Kematian Akibat Pengkhianatan

Oleh: Robi’Atul Adawiyah

“Saat hari cerah seperti biasanya, canda ria tak ada resah. Kami melihat benda Ajaib melayang, namun seketika… dor! balonku tinggal empat kupegang erat-erat.”

Seorang gadis yang tengah berjalan itu bersenandung menyanyikan lagu tema salah satu kartun hari minggu yang tayang di salah satu stasiun televisi dengan disambung lagu anak-anak bertema balon. Ia melangkah dengan ringannya karena hari ini ia akan belajar salah satu mata kuliah favoritnya di program studi yang ia tempuh. Sesampainya di depan ruang kelas, ia melihat teman sekelasnya yang memang biasanya datang awal berada di luar kelas, tidak berada di dalam seperti biasanya.

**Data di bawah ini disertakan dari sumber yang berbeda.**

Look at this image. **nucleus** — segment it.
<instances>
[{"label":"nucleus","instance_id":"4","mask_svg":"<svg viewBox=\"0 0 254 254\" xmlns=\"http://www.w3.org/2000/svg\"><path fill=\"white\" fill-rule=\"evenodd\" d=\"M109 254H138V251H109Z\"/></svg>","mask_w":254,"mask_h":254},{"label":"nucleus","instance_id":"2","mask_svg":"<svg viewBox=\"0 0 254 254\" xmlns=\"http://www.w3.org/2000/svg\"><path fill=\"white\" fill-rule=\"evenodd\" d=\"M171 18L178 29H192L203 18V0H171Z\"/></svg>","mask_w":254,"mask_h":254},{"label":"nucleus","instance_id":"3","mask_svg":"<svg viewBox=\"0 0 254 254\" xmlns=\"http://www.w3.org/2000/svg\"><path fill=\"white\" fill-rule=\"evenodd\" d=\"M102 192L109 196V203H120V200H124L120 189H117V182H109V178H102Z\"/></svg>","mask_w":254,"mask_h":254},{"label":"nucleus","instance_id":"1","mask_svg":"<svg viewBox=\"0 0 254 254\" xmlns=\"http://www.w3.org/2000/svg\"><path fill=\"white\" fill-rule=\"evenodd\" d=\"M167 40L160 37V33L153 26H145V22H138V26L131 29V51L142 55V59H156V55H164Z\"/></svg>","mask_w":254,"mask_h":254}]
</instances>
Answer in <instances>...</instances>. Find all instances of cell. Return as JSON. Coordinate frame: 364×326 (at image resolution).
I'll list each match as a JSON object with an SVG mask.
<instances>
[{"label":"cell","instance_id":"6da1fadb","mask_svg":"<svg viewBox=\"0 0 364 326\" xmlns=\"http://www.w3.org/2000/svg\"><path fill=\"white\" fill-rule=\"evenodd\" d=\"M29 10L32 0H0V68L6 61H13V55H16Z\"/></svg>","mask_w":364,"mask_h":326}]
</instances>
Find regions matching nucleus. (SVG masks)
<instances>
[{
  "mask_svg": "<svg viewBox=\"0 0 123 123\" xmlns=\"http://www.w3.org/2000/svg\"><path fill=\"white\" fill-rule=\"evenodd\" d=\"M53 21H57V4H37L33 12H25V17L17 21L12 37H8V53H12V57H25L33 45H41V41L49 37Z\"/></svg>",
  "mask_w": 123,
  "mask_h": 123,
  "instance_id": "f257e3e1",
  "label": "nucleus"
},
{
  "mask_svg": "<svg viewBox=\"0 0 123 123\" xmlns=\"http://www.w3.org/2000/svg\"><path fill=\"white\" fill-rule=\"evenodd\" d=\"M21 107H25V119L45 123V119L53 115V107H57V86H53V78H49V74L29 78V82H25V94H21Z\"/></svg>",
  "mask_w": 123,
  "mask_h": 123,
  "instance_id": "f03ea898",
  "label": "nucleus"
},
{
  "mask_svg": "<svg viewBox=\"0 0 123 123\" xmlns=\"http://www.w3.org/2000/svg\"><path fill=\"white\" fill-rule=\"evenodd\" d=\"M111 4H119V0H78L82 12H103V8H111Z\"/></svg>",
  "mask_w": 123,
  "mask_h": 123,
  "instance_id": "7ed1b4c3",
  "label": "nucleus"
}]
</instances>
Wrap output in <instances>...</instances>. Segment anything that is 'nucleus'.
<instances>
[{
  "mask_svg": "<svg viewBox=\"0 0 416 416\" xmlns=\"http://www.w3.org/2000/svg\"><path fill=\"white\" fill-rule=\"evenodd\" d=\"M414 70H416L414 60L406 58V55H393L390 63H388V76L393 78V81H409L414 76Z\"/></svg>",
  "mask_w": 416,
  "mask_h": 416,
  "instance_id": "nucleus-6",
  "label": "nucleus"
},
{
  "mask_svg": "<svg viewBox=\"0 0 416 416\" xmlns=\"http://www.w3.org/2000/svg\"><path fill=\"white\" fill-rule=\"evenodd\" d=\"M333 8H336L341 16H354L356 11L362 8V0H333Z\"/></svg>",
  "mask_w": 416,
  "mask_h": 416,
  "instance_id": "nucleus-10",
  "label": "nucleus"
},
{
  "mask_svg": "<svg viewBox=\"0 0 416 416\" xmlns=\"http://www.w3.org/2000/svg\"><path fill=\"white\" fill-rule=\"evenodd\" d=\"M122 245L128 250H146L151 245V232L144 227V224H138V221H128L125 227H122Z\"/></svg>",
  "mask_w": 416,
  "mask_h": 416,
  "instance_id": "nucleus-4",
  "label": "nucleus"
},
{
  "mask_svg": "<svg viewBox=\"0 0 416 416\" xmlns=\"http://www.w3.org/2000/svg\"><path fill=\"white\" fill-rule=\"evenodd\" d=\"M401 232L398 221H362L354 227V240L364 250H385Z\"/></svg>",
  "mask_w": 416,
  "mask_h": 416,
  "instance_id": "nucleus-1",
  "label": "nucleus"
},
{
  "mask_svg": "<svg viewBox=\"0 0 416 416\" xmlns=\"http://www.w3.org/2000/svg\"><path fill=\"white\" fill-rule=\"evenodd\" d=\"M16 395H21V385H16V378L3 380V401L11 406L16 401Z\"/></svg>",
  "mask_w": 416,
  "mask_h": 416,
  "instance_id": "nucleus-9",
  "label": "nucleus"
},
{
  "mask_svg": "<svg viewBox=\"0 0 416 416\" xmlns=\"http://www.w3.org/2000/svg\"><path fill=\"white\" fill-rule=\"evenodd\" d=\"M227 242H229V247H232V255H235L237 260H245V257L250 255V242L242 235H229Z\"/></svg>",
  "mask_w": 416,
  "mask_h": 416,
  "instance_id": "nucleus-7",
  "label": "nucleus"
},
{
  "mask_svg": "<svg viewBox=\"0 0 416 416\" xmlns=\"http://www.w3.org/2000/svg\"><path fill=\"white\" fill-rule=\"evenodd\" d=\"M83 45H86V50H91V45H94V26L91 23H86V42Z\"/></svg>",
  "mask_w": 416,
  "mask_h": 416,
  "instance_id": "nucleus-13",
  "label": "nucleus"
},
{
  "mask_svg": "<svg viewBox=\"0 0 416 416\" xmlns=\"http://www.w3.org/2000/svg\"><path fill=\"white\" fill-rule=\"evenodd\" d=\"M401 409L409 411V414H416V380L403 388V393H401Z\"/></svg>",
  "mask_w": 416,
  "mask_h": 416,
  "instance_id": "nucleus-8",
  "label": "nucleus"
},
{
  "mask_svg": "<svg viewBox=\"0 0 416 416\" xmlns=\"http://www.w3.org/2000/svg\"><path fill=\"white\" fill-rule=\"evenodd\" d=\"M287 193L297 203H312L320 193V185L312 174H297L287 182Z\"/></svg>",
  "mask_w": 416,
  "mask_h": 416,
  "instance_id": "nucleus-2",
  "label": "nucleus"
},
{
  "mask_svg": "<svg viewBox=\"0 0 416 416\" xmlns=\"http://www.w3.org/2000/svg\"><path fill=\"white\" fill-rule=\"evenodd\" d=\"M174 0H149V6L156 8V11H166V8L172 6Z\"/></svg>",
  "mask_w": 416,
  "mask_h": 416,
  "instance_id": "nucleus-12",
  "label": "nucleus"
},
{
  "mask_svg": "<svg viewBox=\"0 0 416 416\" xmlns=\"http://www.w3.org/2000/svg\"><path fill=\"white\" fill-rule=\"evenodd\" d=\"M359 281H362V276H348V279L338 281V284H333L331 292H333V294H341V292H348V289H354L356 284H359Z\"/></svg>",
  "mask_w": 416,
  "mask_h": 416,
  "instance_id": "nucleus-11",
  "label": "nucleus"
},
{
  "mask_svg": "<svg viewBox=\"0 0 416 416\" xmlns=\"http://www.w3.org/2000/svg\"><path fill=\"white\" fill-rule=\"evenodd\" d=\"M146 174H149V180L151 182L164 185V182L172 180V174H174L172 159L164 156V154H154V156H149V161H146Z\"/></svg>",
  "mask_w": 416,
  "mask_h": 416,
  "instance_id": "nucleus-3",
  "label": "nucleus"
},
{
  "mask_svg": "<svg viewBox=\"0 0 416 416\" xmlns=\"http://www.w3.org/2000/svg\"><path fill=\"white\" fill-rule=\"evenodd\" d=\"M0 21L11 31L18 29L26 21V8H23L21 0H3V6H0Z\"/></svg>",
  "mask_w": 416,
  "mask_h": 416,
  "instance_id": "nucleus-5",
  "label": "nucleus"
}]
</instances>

“Kenapa pada di luar? Kelasnya masih dibersihkan?” tanya gadis itu pada mereka. “Kamu lihat sendiri aja deh,” jawab salah satu.

Gila. Rasanya jantung gadis itu pengen lompat turun ke lutut. Di dalam kelas tepatnya di bawah papan tulis, terbaring tubuh berlumuran darah. Dilihat dari pakaiannya, sepertinya mayat itu seorang dosen, tapi kapan dan mengapa beliau dibunuh? Pasalnya sekarang baru jam enam lebih empat puluh menit, jika dosen itu dibunuh tadi malam siapa yang membunuhnya? Semua kegiatan di gedung bersama ini biasanya berakhir pukul lima sore, selepas jam itu semua orang dilarang berada di dalam gedung termasuk para pegawai entah satpam atau petugas kebersihan.

“Kok bisa dibunuh,” ujarnya sembari berjalan menghampiri tubuh tak bernyawa itu.

Tak lama setelahnya, sekelompok mahasiswa yang ia ketahui merupakan anggota BEM dan PMR masuk ke dalam ruang kelas. Sebenarnya ia juga tidak tahu, hanya asal menebak karena mereka langsung masuk dan ada yang memakai seragam PMR.

“Kamu pembunuhnya?” tuduh salah satu anggota BEM.

Astagfirullah, mbak mulutnya. Saya aja baru datang kok dituduh membunuh.”

“Terus kamu ngapain disini?”

“Saya penghuni kelas ini.”

“Setan?”

Sumpah, demi celana kotaknya Spongebob, ini anggota BEM mulutnya isi suudzon sama fitnah kah? Kok seperti pengen banget gitu disumpal pakai kaos kaki.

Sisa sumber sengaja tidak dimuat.